Protecting wildlife corridors

September 2019 – When we hear the word ecosystem, images of rivers, lakes, forests, animals, and plants readily come to mind. We often fail to consider that humans are just as much a part of these ecosystems, and often have the greatest impact. Greenways and wildlife corridors provide pathways for the travel of wildlife. This ensures the genetic diversity of wildlife populations which is important to their health. Protecting the health of our wildlife, natural habitats and nature preserves is essential to ensuring our own well-being, now and for generations to come.

These parks and nature preserves offer us even more, by providing a space for outdoor recreation activities and a natural refuge from city life. Hillsborough County has 12 conservation parks spanning over 16,000 acres with 500 miles of hiking, biking and equestrian trails and offers recreational canoeing, kayaking, camping, boating and more.

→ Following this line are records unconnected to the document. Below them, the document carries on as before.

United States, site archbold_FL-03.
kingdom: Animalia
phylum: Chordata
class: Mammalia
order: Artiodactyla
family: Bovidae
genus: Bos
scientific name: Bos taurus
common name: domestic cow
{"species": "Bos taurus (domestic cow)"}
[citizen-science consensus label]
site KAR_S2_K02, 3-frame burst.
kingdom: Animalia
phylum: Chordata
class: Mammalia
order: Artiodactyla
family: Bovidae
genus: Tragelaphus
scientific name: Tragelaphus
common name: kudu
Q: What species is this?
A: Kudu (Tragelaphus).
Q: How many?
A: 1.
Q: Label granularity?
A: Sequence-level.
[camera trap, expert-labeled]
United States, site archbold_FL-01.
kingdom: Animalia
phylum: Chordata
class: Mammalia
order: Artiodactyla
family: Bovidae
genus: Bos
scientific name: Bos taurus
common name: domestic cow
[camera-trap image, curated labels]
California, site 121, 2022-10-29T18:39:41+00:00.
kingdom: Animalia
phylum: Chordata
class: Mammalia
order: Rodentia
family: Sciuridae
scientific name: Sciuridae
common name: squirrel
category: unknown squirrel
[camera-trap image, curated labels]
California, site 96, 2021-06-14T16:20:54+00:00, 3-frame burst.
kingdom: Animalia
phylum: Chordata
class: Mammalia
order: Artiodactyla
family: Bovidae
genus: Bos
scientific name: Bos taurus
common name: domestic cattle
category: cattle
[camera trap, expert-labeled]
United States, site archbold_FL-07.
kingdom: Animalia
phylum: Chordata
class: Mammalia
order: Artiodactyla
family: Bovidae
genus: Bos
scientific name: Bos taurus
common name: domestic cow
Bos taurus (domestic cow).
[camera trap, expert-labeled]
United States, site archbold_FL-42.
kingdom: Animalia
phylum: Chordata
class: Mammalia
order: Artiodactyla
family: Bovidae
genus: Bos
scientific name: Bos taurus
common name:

In addition, the Jan K. Platt Environmental Lands Acquisition and Protection Program (ELAPP) manages over 60,000 acres of environmentally sensitive lands which protect wildlife habitats, natural areas, drinking water sources and the water quality of rivers, lakes and bays. That may sound like a lot, but in recent years Tampa has seen a boom in population growth and land development. The current population of Hillsborough County stands at 1.4 million people and expects to add almost half a million more by the year 2040. This rapid development can lead to a loss of natural areas if gone unchecked. Established nature preserves are increasingly isolated, jeopardizing their ecological functions through the encroachment of the built environment and habitat fragmentation.

Mr. Ross Dickerson, Environmental Lands Manager for the County’s Conservation and Environmental Lands Management Section, addressed protection and extension of wildlife corridors in the county and the region, including that provided by the Hillsborough River, for the River Board’s Technical Advisory Council (TAC). Mr. Dickerson’s recommendations included identifying and buffering critical ecological corridors that connect to a larger network of preserved lands, wildlife corridors that are likely to be developed over the next 2-5 years, and expanding preserves wherever possible. The TAC remains committed to being a partner with the county and other agencies to ensure our natural lands and sustainable resources associated with the Hillsborough River remain resilient and can be managed effectively in perpetuity.